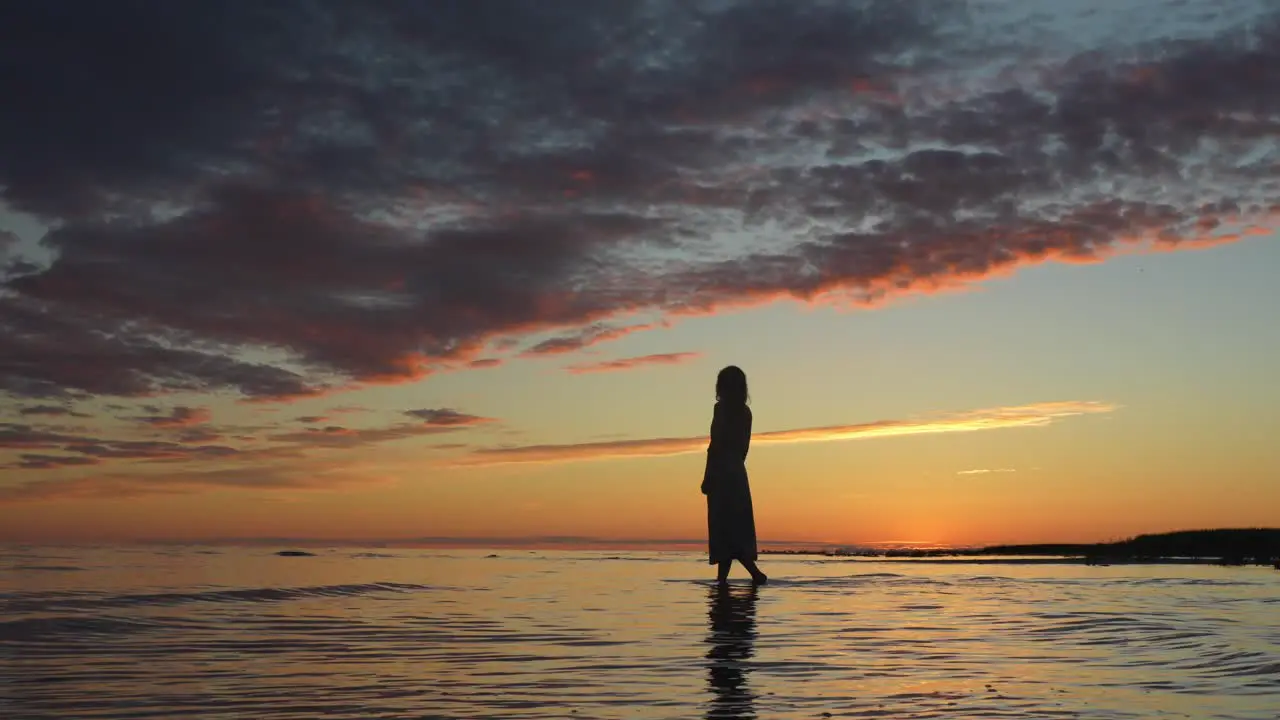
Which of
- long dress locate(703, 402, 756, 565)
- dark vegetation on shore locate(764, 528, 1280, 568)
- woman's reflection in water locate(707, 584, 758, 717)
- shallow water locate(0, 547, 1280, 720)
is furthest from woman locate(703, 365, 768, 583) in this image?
dark vegetation on shore locate(764, 528, 1280, 568)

═══

DO THIS:
Which lines of the listing above contain the string "vegetation"? Report each such line in full, treating uppercase and lowercase letters as distinct.

RESULT FOR THIS TASK:
- dark vegetation on shore locate(764, 528, 1280, 568)
dark vegetation on shore locate(764, 528, 1280, 568)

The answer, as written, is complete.